Jugement, procès de Caen !!!

Publié le par la Rédaction

Caen, Caen, Caen, cancrelats !

 

 

2000 ans d'Histoire avec Patrick Gélinet : aujourd'hui,  l'audience du 8 décembre 2010 au tribunal de Caen où comparaissaient 5 militants et deux militantes du GANVA pour le blocage du convoi Castor du 5 novembre dernier !

 

 

Ce train transportait des déchets destinés à être stockés puis enfouis en Allemagne. La logique anti-enfouissement justifiait d'entraver sa marche. Pas chez nous, pas chez eux (d'ailleurs là-bas on fait comme chez nous !).

 

Cinq personnes s'étaient cadenassées dans des tubes passés sous les voies, retardant le train de plusieurs heures. En coupant les tubes, les policiers brûlaient deux personnes au troisième degré, et coupaient deux tendons à la troisième.

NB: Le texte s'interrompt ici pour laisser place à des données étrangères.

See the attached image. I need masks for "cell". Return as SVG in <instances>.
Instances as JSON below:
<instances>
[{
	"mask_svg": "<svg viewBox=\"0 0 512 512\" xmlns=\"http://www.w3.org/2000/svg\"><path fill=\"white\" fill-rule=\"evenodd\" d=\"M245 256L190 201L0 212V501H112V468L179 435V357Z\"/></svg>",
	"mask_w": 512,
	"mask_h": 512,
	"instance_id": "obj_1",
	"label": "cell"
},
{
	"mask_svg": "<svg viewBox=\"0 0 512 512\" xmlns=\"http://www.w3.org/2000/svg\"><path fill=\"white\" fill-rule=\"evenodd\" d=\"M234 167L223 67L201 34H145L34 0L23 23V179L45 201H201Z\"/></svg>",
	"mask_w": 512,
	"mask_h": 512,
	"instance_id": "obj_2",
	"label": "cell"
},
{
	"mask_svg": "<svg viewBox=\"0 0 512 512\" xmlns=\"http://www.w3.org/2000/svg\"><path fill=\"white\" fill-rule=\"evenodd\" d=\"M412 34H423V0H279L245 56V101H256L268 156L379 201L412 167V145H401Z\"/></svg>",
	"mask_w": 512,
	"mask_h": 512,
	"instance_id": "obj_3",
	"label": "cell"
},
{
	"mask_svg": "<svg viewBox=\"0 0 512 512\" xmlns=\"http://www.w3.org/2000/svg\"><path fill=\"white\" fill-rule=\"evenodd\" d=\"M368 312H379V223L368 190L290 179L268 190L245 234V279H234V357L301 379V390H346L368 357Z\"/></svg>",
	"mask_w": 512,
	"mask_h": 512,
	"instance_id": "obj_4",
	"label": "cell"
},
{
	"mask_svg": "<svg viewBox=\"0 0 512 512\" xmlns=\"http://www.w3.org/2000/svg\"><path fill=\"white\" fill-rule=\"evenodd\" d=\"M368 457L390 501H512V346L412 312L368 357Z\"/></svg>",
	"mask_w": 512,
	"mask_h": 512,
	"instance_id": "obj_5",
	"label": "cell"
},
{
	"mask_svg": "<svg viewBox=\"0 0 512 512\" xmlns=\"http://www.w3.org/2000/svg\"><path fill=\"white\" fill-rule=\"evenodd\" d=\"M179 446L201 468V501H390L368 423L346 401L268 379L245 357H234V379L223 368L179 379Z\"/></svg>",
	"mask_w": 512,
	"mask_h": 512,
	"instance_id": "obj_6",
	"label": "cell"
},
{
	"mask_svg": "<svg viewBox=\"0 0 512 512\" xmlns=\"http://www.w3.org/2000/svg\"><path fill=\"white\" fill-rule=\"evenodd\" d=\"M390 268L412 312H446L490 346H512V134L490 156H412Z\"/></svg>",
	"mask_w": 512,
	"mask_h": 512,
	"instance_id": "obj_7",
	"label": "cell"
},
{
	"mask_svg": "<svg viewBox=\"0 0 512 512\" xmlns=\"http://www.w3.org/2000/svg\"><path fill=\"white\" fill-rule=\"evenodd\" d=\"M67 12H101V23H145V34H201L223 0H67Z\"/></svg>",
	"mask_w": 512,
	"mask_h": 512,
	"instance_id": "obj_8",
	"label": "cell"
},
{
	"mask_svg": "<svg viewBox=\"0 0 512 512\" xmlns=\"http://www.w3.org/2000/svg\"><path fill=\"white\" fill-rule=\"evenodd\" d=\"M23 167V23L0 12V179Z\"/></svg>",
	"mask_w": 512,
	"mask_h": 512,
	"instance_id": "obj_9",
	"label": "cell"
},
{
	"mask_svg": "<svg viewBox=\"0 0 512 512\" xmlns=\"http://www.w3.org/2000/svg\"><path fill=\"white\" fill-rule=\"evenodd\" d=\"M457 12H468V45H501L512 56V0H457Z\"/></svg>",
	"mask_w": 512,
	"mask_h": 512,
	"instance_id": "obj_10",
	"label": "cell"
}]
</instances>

Pendant qu'ils hurlaient, les CRS leurs répondaient : «Tu pourras faire  le héros devant tes camarades» ou encore : «Attends, j'ai bientôt fini» (citations  authentiques).

 

Quant à la SNCF, elle alignait pour tout remerciement 16 trains annulés (un service en vaut un autre).

 

Tout cela nous mène à l'audience du 8 décembre.

 

Le procureur demande suivant les personnes 2 à 3000 euros d'amende, et deux à trois mois de cage avec sursis.

 

La plainte pour violences volontaires déposée par les militants contre les CRS est classée sans suite.

 

AREVA demande un euro de dommages et intérêts à chaque militant en contrepartie de la campagne «anxyogène» menée contre elle.

 

La SNCF réclame 40'000 euros de dommages et intérêts.

 

200 personnes étaient présentes dans la rue pour soutenir les  militant/e/s.

 

Délibéré rendu fin janvier.

 

À retenir qu'il faut s'estimer heureux de ne sortir que blessé d'une action non violente, mettre deux heures de retard à un train mérite au moins de ne plus avoir l'usage de sa main. Justice est faite sur place, le domaine de compétence des CRS s'élargit.

 

Au moment de défendre devant le tribunal la logique de leur action, les accusés s'entendent répondre : «N'y a  t-il pas confusion entre désobéissance civique et un combat qui ne réussit pas  par les voies traditionnelles de la démocratie ? On peut appliquer ce raisonnement à la prise du pouvoir par Hitler en 1933, la prise du  pouvoir par une minorité.» On atteint là un pinâcle de comparaison malsaine, Hitler étant précisémment arrivé au pouvoir par les voies démocratiques traditionnelles, nommé chancelier après que son parti ait fait 43 pour cent aux Législatives suite à une campagne très agressive.

 

Continuons pour ce qui est du «combat qui ne réussit pas par les voies traditionnelles de la  démocratie»… Si tant est qu'on nous ait jamais demandé notre avis en 35 ans, notre lutte a une aspiration démocratique. 60'000 électeurs meusiens et haut-marnais ont par exemple signé une demande de référendum local sur la question de l'enfouissement il y a deux ans. L'écologie gagnant les mentalités, les cartons de pétition sont bel et bien arrivés au centre de tri des ordures ménagères. Ce n'est pas nous qui foutons la démocratie à la benne.

 

Enfin, pour ce qui est de la question de la minorité voulant prendre le pouvoir ; quand la communauté (une «minorité» !) afro-américaine avec Luther King mit à genoux par boycott (entre parenthèse, la pratique du boycott vient elle aussi d'être interdite en France !) la compagnie de bus de Montgomery en Alabama dans laquelle les Noirs ne pouvaient s'asseoir qu'au fond, c'est sans doute parce qu'avant cela, l'égalité raciale était un combat qui n'avait «pas réussi, par les voies traditionnelles de la démocratie». Ce n'est qu'ensuite que la Cour suprême déclara illégale les mesures ségrégationnistes. Les Blancs avaient un peu tardé à abolir d'eux-mêmes l'apartheid dans un cadre parlementaire ! Autant le dire et l'assumer : oui, le cadre  parlementaire, comme beaucoup nous n'en attendons pas grand chose. La faute n'en revient pas à nous mais à ceux qui y siègent.

 

ANARCAVIAR - jeudi 9 décembre 2010.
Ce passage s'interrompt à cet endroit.